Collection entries
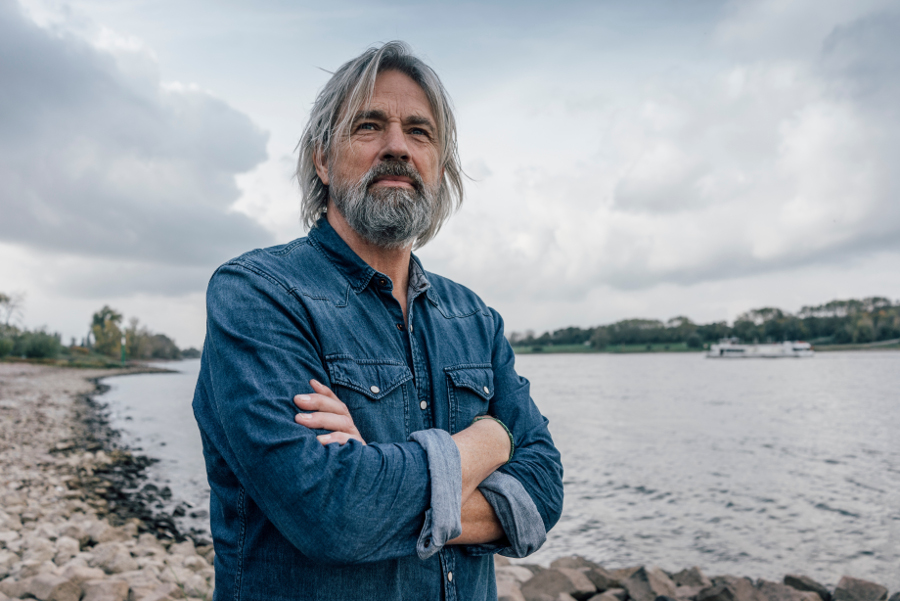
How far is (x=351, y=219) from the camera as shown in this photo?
1908 mm

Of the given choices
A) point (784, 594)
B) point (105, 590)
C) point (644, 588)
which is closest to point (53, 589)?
point (105, 590)

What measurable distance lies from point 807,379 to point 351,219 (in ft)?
156

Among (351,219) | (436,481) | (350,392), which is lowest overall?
(436,481)

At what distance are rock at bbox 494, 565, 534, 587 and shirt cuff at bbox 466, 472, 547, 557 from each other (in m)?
4.44

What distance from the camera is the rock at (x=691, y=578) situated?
6.27 metres

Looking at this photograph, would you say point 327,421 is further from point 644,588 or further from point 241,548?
point 644,588

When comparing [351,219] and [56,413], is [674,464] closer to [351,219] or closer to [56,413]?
[351,219]

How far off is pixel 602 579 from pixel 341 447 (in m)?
5.27

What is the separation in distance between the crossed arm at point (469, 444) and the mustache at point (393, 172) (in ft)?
2.35

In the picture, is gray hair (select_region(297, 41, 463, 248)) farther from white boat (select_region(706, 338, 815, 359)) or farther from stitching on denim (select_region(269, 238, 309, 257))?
white boat (select_region(706, 338, 815, 359))

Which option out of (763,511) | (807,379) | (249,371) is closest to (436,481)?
(249,371)

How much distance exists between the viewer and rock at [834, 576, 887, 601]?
5.62 meters

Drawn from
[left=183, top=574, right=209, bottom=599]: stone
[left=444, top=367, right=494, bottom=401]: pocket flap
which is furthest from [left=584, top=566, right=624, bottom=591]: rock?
[left=444, top=367, right=494, bottom=401]: pocket flap

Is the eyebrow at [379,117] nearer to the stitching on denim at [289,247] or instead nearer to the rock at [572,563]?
the stitching on denim at [289,247]
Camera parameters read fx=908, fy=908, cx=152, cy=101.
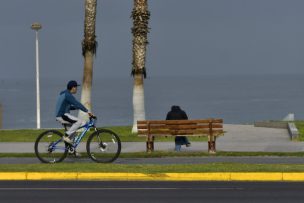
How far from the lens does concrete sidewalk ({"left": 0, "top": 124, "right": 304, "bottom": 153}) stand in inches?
954

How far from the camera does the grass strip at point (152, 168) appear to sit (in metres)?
18.0

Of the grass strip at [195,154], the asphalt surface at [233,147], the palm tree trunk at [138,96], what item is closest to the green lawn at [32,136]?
the palm tree trunk at [138,96]

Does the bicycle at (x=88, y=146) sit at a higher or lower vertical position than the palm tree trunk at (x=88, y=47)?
lower

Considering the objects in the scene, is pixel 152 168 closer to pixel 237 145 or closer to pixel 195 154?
pixel 195 154

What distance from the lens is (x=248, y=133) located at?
100 ft

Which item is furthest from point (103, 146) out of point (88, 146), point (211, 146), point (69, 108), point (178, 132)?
point (211, 146)
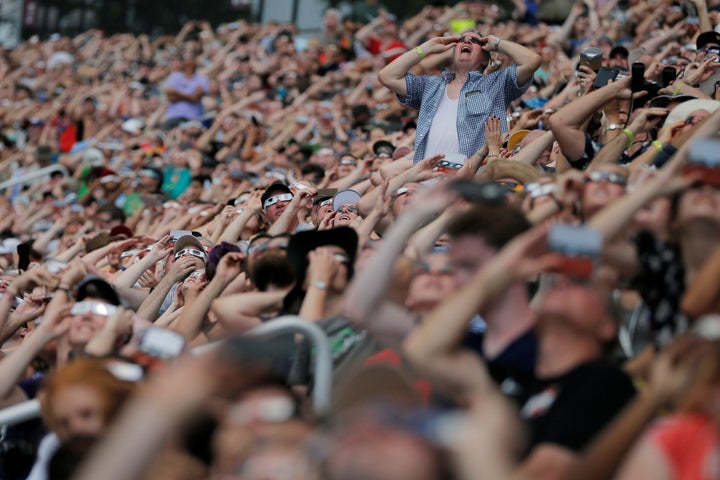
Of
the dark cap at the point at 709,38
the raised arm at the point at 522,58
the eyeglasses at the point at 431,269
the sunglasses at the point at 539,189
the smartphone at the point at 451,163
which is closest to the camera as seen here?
the eyeglasses at the point at 431,269

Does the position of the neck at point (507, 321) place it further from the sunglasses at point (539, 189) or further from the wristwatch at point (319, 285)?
the wristwatch at point (319, 285)

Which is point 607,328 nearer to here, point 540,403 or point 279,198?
point 540,403

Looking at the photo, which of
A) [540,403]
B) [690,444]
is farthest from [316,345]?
[690,444]

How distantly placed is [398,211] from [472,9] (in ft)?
39.0

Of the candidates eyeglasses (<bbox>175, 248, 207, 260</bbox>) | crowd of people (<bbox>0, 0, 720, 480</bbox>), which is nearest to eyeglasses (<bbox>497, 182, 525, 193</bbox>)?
crowd of people (<bbox>0, 0, 720, 480</bbox>)

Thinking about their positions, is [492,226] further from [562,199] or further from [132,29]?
[132,29]

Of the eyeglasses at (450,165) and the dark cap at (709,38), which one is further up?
the dark cap at (709,38)

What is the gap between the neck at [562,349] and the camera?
11.7 feet

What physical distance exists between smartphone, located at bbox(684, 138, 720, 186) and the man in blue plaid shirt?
158 inches

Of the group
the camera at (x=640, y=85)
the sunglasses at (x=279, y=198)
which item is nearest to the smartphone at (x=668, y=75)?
the camera at (x=640, y=85)

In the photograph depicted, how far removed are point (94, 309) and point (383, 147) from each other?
Result: 240 inches

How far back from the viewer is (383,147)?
1098 cm

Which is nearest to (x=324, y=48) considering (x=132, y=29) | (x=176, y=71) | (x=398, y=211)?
(x=176, y=71)

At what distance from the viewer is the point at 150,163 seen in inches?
622
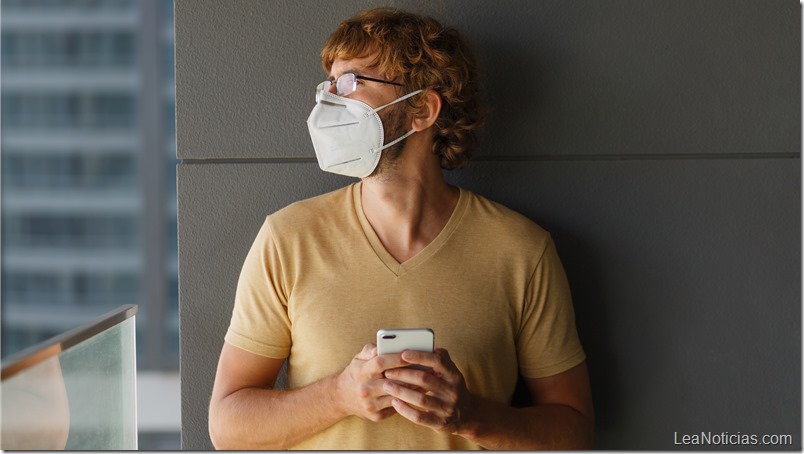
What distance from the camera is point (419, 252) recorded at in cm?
179

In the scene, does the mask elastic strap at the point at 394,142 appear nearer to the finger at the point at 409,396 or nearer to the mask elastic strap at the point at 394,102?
the mask elastic strap at the point at 394,102

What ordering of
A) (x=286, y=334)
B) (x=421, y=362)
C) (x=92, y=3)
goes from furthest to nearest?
1. (x=92, y=3)
2. (x=286, y=334)
3. (x=421, y=362)

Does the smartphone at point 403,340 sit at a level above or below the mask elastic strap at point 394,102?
below

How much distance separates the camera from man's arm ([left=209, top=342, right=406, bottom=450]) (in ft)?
5.36

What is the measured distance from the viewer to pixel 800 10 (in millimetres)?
2002

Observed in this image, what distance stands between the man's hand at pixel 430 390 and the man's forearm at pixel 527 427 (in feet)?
0.29

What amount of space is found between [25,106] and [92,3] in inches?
30.8

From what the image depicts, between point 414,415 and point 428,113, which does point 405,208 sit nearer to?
Result: point 428,113

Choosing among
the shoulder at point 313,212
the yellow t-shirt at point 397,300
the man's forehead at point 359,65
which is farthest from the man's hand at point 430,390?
the man's forehead at point 359,65

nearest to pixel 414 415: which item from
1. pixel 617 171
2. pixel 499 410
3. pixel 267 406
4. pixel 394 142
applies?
pixel 499 410

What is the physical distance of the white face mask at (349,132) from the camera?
5.85ft

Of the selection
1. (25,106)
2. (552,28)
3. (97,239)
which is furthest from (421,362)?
(25,106)

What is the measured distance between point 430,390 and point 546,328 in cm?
40

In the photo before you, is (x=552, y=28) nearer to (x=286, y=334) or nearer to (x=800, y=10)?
(x=800, y=10)
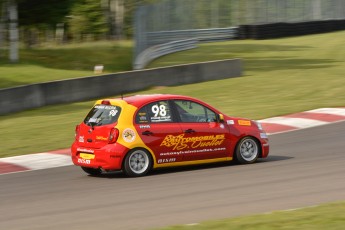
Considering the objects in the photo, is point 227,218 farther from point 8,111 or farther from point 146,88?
point 146,88

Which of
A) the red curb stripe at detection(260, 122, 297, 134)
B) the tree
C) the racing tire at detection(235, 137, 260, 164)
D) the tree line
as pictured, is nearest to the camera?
the racing tire at detection(235, 137, 260, 164)

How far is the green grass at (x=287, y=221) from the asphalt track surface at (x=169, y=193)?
739 millimetres

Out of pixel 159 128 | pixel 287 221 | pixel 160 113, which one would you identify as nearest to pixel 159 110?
pixel 160 113

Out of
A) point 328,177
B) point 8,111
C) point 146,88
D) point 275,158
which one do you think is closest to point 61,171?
point 275,158

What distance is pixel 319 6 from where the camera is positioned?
54.8m

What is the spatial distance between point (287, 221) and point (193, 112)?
17.8ft

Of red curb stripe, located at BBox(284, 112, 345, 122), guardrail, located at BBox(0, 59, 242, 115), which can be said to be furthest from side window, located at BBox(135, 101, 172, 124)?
guardrail, located at BBox(0, 59, 242, 115)

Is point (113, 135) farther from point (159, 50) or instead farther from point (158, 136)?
point (159, 50)

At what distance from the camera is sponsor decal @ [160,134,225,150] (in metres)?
13.1

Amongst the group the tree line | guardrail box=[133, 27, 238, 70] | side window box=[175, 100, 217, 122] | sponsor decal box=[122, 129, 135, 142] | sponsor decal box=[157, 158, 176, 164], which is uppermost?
the tree line

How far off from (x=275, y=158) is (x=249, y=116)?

TASK DETAILS.
Return the entries starting at the line that contains "Looking at the photo, which of" and ending at the line that contains "3. (x=421, y=362)", both lines included, copying them exactly. Leave the pictures out of your answer.

EXERCISE OUTPUT.
Looking at the photo, which of
A) [540,403]
B) [690,444]
is farthest from [316,345]?
[690,444]

How distantly placed is [398,211] from [472,9] (in ft)?
39.0

Of the candidates eyeglasses (<bbox>175, 248, 207, 260</bbox>) | crowd of people (<bbox>0, 0, 720, 480</bbox>), which is nearest to eyeglasses (<bbox>497, 182, 525, 193</bbox>)?
crowd of people (<bbox>0, 0, 720, 480</bbox>)

Thinking about their positions, is [492,226] further from [562,199] or further from [132,29]?
[132,29]

Of the eyeglasses at (450,165) and the dark cap at (709,38), which one is further up?
the dark cap at (709,38)

What is the gap between the neck at [562,349] and the camera?
11.7 feet

What physical distance exists between smartphone, located at bbox(684, 138, 720, 186) and the man in blue plaid shirt?
158 inches

Of the group
the camera at (x=640, y=85)
the sunglasses at (x=279, y=198)
which item is nearest to the smartphone at (x=668, y=75)?
the camera at (x=640, y=85)

In the photograph depicted, how far removed are point (94, 309) and point (383, 147) from each other?
Result: 240 inches

How far back from the viewer is (383,147)?
1098 cm

Which is nearest to (x=324, y=48) considering (x=132, y=29) | (x=176, y=71) | (x=398, y=211)?
(x=176, y=71)

At what distance from the viewer is the point at 150,163 seen in inches?
622
What distance from the camera is point (419, 252) recorded at in cm?
179

In the scene, does the mask elastic strap at the point at 394,142 appear nearer to the finger at the point at 409,396 or nearer to the mask elastic strap at the point at 394,102?
the mask elastic strap at the point at 394,102

What ordering of
A) (x=286, y=334)
B) (x=421, y=362)
C) (x=92, y=3)
goes from furthest to nearest?
1. (x=92, y=3)
2. (x=286, y=334)
3. (x=421, y=362)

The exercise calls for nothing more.